Rice began to have a growing conviction in his soul in the early 1820s. This conviction was that “Baptists must think in terms of leadership – educated, competent leadership.” Luther Rice was not alone. Richard Furman, president of the Triennial Convention, believed that more attention should be paid to the education of young men who have been called to the gospel ministry. The constitution of the General Convention was modified to state that the Board should seek to institute a “classical and theological seminary” as soon as assets, aside from missionary funds, became available. The responsibility for raising this money fell upon the shoulders of none other than Luther Rice.
The fund raising went slowly at first but God’s hand was opening doors for this dream of an institution of higher learning. When the opportunity presented itself, Luther Rice purchased the property known as College Hill which “was 46 ½ acres in extent, located immediately north of the limits of Washington City and running from the Boundary north for about a half mile.” The theological institution came to fruition on February 9, 1821, when Congress granted “a charter to Columbian College in the District of Columbia , conferring upon it the traditional rights and privileges of an academic institution.”
In 1826, Luther Rice faced what was probably the greatest disaster in his career. This disaster was the result of Rice’s poor business management skills and abysmal book keeping. A committee set forth by the convention investigated the finances of the college of which Rice was the overseer. The committee after the investigation found no corruption but decided that Rice was “too loose in all his dealing and guilty of abusing the high confidence of the Board whose sanction he felt could be easily acquired.” There was great division and controversy over the future of the college, and reorganization resulted with Luther Rice no longer being the principal figure. Today the institution is no longer under Baptist influence and has taken the name of George Washington University but college of arts and sciences still bears the name Columbian College.
On September 25, 1836, Rice died of appendicitis in Edgefield , South Carolina . His death was lamented by many that he influenced during his life. Several physical monuments have been erected in his memory. South Carolina Baptists raised funds to build a monument over his grave in Washington , South Carolina . A dormitory was named in his honor at The Southern Baptist Theological Seminary in Louisville, Kentucky, and a plaque was placed in his honor at the Lall Bazar Church in Calcutta where he was baptized.

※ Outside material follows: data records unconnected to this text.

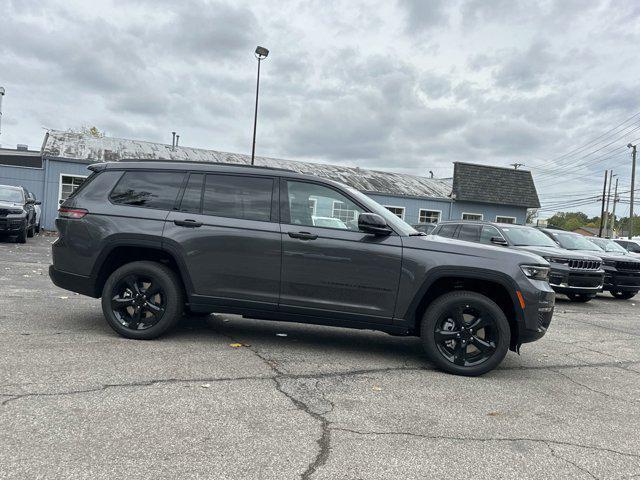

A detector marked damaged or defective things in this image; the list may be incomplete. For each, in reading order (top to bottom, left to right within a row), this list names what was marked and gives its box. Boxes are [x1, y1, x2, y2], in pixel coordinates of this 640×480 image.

cracked asphalt [1, 234, 640, 478]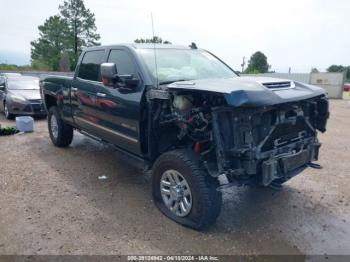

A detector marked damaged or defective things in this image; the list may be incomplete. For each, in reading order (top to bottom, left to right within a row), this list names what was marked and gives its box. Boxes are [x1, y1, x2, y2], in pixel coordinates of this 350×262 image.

crumpled hood [168, 76, 326, 107]
damaged front end [212, 95, 330, 186]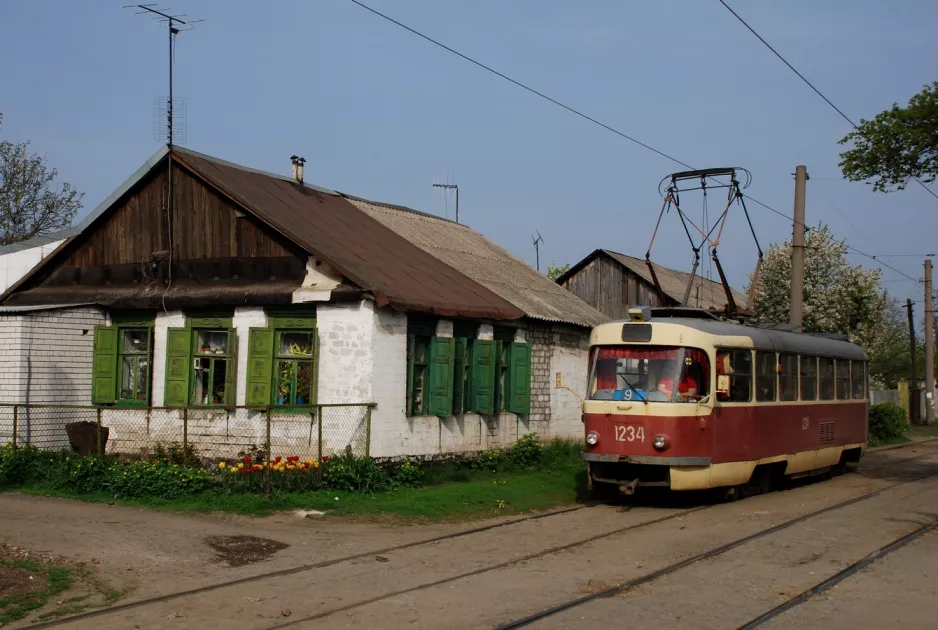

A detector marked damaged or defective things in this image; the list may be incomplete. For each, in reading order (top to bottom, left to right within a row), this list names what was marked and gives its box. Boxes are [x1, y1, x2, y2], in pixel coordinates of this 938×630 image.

rusty roof panel [172, 148, 524, 320]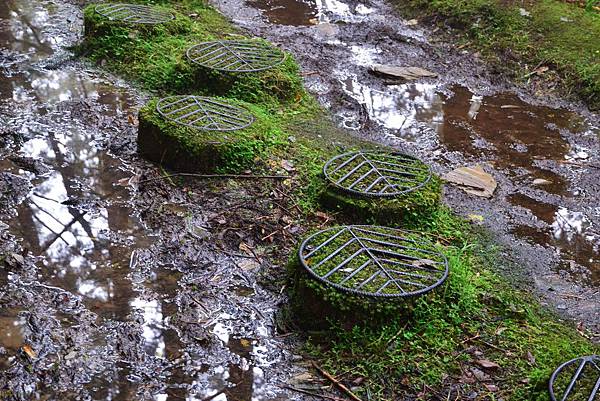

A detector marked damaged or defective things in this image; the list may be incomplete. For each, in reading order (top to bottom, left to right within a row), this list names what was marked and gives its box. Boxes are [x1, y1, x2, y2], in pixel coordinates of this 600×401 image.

rusty metal grate [94, 3, 173, 24]
rusty metal grate [186, 40, 288, 73]
rusty metal grate [156, 94, 254, 130]
rusty metal grate [324, 151, 432, 198]
rusty metal grate [298, 225, 448, 296]
rusty metal grate [552, 354, 596, 398]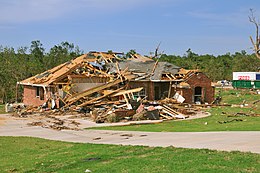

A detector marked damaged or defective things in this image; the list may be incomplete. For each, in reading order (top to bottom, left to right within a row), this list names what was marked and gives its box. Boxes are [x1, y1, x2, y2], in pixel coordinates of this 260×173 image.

damaged structure [16, 51, 215, 123]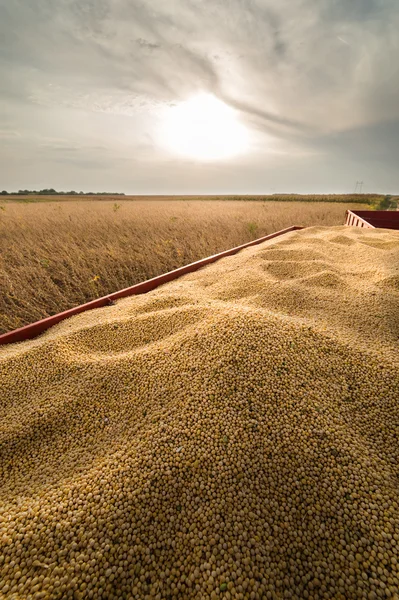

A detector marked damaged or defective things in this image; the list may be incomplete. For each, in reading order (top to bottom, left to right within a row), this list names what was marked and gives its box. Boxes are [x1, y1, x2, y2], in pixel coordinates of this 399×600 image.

rusty metal surface [0, 225, 304, 346]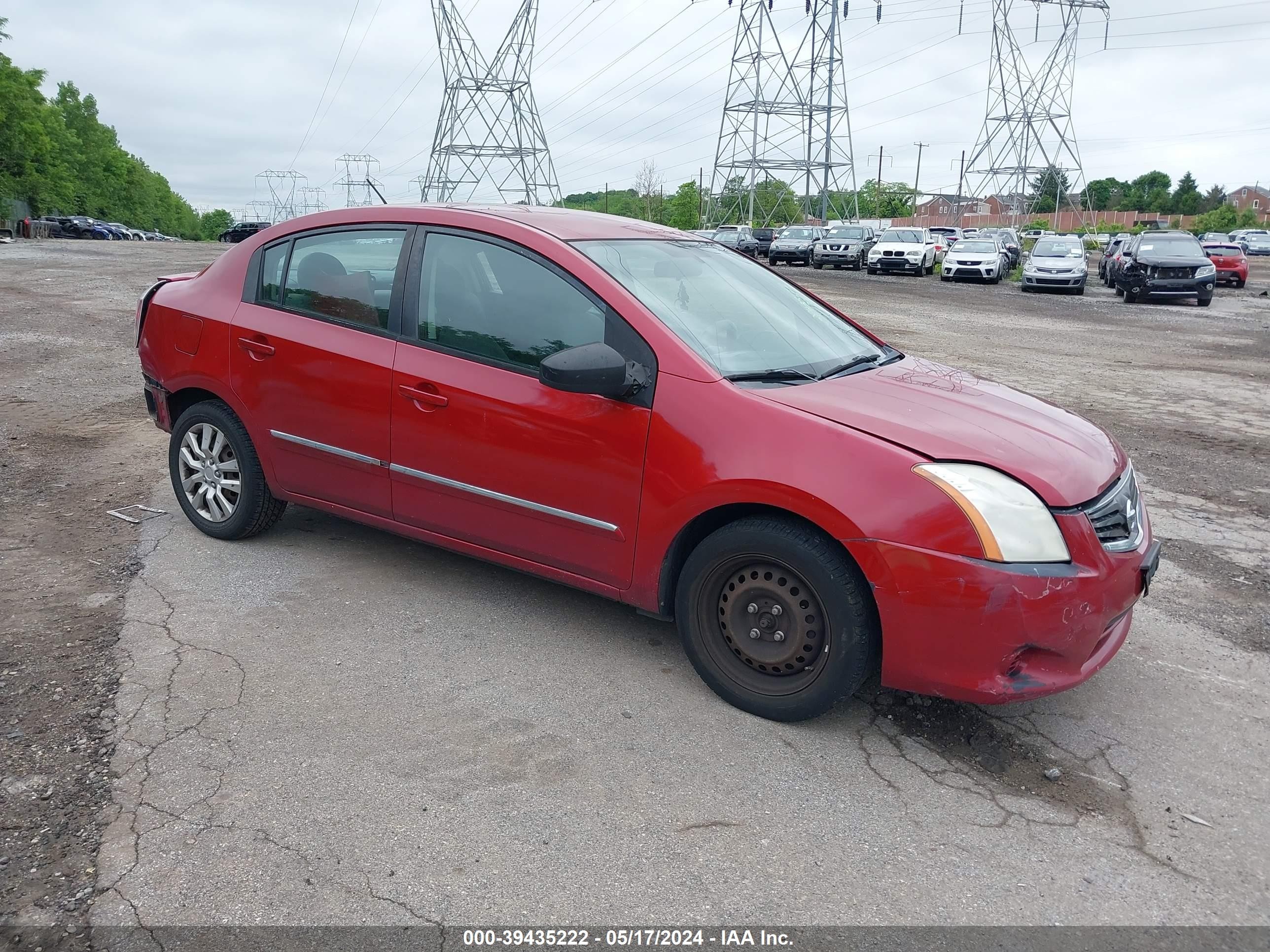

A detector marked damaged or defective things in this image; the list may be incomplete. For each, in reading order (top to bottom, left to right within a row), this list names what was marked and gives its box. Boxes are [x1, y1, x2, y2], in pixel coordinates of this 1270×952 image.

cracked asphalt [2, 242, 1270, 944]
cracked front bumper [848, 510, 1158, 706]
damaged front bumper [848, 508, 1158, 711]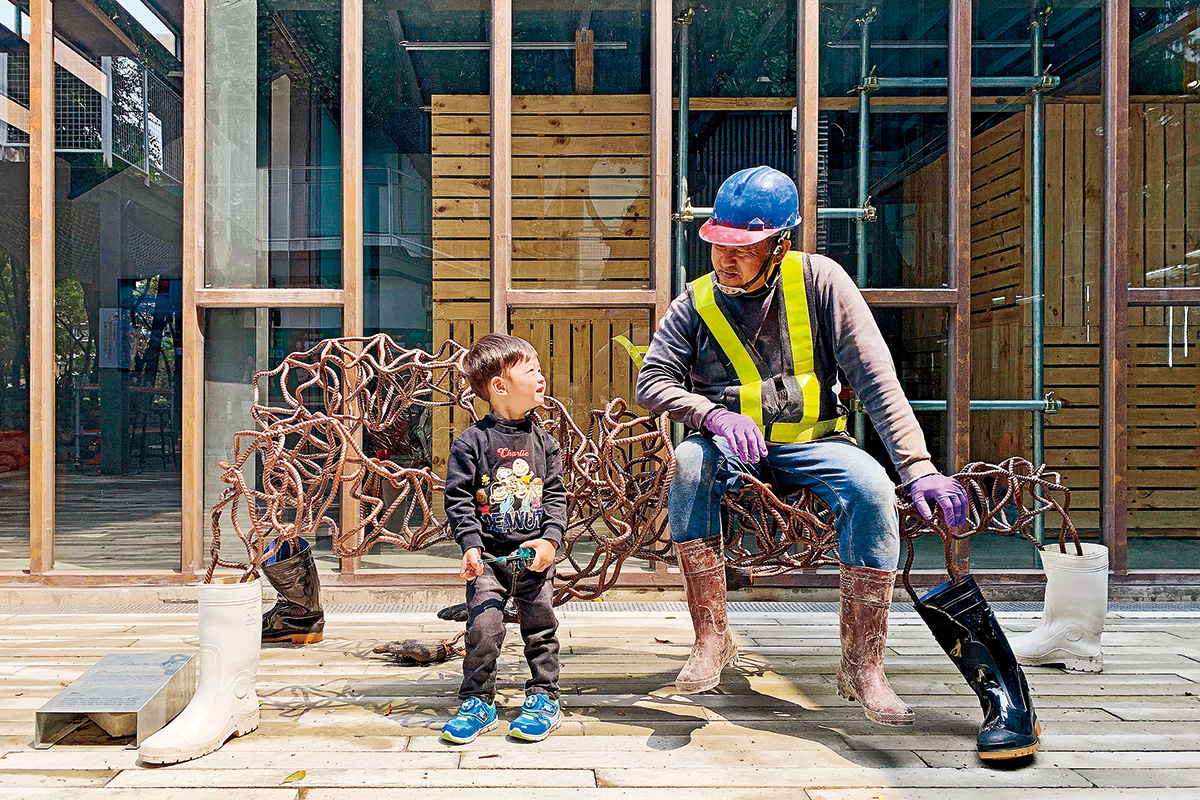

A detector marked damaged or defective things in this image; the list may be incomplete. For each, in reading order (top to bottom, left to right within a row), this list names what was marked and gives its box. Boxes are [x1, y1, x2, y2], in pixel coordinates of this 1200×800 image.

rusty metal mesh [206, 331, 1080, 599]
rusted metal bench [211, 333, 1084, 599]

While Luther Rice definitely had weaknesses as any person, his impact on Baptist life cannot be overstated. He had a vision for an organized national convention of Baptists. He had a vision for a national Baptist missionary society of which he was the first missionary. He had a vision for an educational institution for Baptist ministers. There are many that have dreams but Luther Rice chased those dreams with all of his might. Although he did not get to see all of his dreams come to complete fruition, he planted the seeds and trusted God to carry the work to completion. Evelyn Thompson entitled her biography of Luther Rice appropriately, Luther Rice: Believer in Tomorrow. Baptists must thank God that Luther Rice believed in tomorrow. Rice is remembered by more than physical monuments. Much of Baptist denominational life is the direct result of his work. Just as Luther Rice did in his day, Baptists today must work towards the dreams God plants in people’s hearts for tomorrow’s generation of Baptists.